__TEXT FOR ANALYSIS__:
━━━

Lack of a comprehensive education and lack of knowledge in EBP could lead many of the nurses that work in hospitals around the country to make errors, which would negatively affect the patient care and predispose them to increased chances of litigation. This issue also has the potential to undermine the support for evidence-based practice among many health care providers (Gerrish & Clayton, 2004).
Evidence-based practice is also not restricted to the context of the individual patient, but is extended to all areas of healthcare systems and healthcare policy-making. Evidence-based practice is therefore seen to be not only an important means to the improvement of the quality of medical care in this country, but also as an instrument to control the costs (Gerrish & Clayton, 2004).
In view of the scarcity of health care resources that are seen in this country, the decisions on allocation of care will need to be made much more explicitly, and these should also be more transparent and accountable (Gerrish & Clayton, 2004). Evidence-based practice deals with a combined approach to both improving the quality of clinical care and controlling the costs of care through the use of the best available evidence. Changing the medical practice so that it is better for the patients and more cost effective for everyone requires the development of not only of political institutions, but of legal and medical institutions that can oversee medical care properly (Gerrish & Clayton, 2004). Promoting medical practices based on evidence will therefore necessitate more politics, not less, and some people will find this unfortunate, but it is necessary to ensure that patients are taken care of properly (Gerrish & Clayton, 2004).
Ethical Factors
There are three important and key elements in ethics that also apply to EBP. The first of these elements is veracity, which is the ability of the nurses to be able to comprehensively explain to their patients the EBP diagnostic and treatment modalities (Holmes-Rovner & Rovner, 2000). The second one of these elements is autonomy, which is the ability of the nurses to use the EBP to the best of their ability, in order to ensure that patient care will benefit from it (Holmes-Rovner & Rovner, 2000). The third of these elements is the utilitarian perspective, which is seen to be the best way to comprehensively educate the largest number of nurses in order to ensure that they therapeutically implement EBP properly to affect the greatest number of patients (Holmes-Rovner & Rovner, 2000).
Issue Statement
It is important to address the main statement of the issue here, and to look at the question that is being asked so that the reader has a complete and clear understanding of what is being addressed. For the purposes of this discussion, the main question is: what are the most effective ways to implement evidence-based practice in order to provide appropriate and quality care to patients?

━━━

__EXTRACTED INFORMATION__:
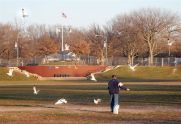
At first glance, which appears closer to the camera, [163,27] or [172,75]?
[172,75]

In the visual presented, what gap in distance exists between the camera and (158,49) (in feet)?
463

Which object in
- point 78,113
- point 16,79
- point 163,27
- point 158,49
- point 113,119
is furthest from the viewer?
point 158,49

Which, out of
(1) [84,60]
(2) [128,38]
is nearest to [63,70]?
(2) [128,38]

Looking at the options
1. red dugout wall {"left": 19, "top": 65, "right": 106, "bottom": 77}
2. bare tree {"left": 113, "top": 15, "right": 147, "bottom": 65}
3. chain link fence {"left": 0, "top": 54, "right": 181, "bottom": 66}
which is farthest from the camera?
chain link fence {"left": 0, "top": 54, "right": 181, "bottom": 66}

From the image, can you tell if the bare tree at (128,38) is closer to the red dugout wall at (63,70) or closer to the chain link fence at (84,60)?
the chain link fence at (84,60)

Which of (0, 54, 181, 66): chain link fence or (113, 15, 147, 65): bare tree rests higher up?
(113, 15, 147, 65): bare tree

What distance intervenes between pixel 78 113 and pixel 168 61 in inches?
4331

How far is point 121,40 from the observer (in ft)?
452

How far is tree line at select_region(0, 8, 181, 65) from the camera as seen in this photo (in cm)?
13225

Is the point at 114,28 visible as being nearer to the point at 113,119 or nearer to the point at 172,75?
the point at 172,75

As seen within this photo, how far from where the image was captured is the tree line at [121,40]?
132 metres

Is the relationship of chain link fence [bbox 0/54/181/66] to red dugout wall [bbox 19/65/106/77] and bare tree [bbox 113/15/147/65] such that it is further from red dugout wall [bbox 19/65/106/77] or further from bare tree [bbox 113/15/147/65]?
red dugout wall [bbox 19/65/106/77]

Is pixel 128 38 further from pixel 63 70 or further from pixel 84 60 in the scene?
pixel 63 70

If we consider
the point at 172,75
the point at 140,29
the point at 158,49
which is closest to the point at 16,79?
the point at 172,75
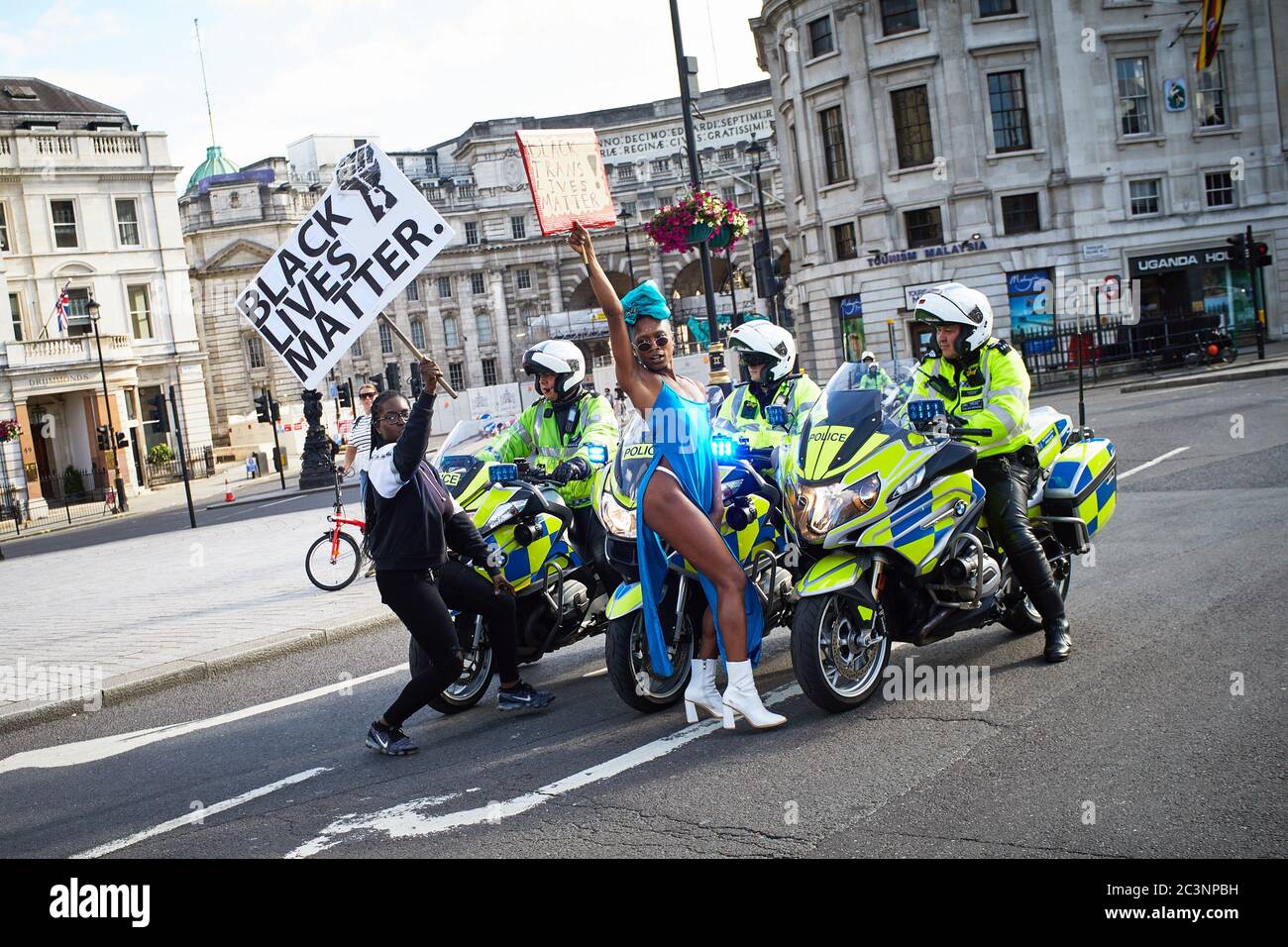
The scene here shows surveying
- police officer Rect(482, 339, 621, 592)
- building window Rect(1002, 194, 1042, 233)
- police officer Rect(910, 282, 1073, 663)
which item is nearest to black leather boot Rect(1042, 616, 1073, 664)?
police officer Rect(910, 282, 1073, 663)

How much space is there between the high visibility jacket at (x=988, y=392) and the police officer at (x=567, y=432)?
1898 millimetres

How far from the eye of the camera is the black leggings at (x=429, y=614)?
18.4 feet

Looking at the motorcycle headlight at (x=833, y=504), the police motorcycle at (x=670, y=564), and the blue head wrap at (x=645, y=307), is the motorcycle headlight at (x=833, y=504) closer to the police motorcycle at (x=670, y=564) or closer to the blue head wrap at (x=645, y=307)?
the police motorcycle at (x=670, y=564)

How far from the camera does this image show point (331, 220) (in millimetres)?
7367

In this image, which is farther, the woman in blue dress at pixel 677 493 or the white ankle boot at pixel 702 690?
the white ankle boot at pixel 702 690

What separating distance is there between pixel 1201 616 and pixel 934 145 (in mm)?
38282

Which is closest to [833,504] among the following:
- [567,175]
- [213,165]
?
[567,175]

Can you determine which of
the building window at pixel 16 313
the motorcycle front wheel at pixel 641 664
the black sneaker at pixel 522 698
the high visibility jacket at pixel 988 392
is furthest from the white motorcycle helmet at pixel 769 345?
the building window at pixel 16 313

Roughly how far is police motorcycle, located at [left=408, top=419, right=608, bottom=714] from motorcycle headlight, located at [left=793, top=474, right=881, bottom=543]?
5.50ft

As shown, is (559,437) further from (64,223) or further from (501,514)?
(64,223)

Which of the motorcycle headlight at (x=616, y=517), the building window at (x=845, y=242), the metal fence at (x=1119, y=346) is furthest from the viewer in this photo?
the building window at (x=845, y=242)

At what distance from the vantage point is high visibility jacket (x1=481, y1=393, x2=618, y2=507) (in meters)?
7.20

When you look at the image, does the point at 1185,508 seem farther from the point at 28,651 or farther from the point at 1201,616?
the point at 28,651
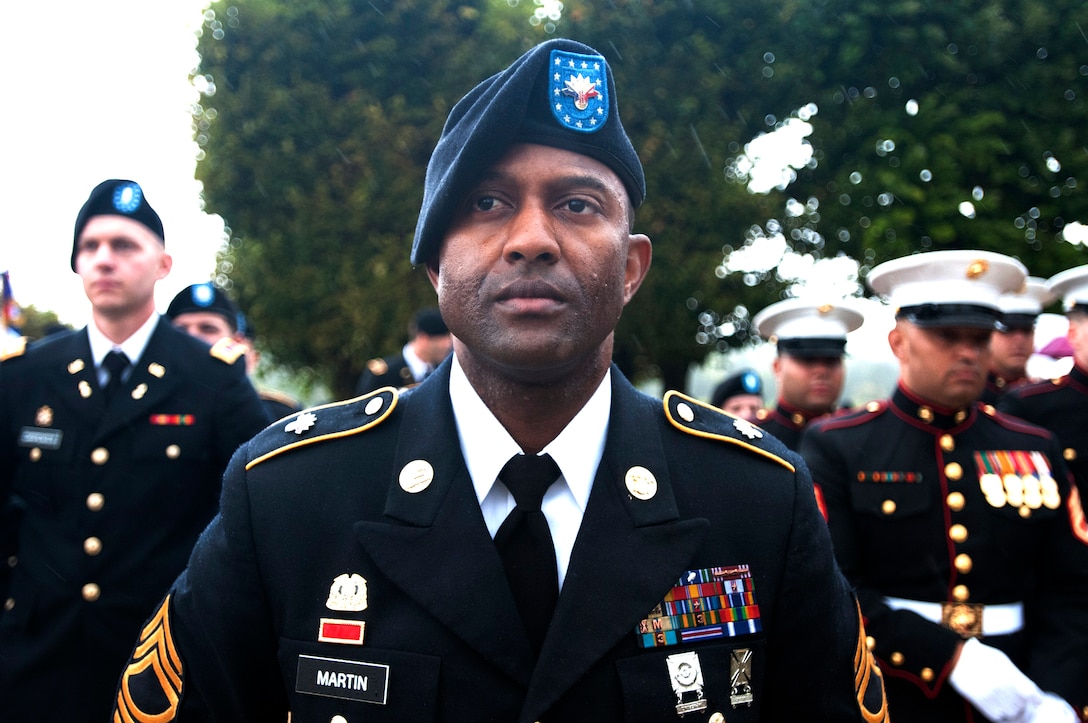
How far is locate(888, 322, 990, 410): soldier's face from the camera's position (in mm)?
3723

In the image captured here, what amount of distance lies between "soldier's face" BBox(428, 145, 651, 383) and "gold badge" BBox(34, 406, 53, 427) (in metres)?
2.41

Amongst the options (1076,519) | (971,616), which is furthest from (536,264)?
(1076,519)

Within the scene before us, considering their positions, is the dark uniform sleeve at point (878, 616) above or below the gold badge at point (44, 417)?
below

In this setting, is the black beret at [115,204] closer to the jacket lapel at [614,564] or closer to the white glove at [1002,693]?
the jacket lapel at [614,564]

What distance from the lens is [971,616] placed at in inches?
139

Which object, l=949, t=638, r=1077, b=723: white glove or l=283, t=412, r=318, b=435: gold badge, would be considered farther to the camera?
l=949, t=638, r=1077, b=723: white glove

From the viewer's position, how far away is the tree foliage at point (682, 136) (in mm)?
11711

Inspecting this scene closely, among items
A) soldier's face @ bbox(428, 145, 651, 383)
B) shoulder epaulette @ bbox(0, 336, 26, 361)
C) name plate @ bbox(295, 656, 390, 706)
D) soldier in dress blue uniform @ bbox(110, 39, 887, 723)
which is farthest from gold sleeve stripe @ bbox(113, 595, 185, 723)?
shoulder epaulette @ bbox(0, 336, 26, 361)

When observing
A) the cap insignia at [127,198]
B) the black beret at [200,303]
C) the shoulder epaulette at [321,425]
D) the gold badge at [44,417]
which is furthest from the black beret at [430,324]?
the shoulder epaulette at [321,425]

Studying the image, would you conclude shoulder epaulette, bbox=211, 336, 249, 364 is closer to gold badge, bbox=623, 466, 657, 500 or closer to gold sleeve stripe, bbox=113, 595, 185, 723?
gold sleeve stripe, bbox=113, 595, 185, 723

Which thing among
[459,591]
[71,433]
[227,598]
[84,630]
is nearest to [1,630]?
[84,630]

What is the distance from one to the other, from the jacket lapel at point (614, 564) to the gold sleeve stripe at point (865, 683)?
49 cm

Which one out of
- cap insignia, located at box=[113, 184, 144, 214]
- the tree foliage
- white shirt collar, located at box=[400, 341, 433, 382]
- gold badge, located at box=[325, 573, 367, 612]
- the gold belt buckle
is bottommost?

━━━

__PROBLEM REQUIREMENTS__: Copy the evidence-based practice text again, starting with "Lack of a comprehensive" and going on through "providers (Gerrish & Clayton, 2004).", with "nurses" replaced by "clinicians".

__EXPECTED ANSWER__:
Lack of a comprehensive education and lack of knowledge in EBP could lead many of the clinicians that work in hospitals around the country to make errors, which would negatively affect the patient care and predispose them to increased chances of litigation. This issue also has the potential to undermine the support for evidence-based practice among many health care providers (Gerrish & Clayton, 2004).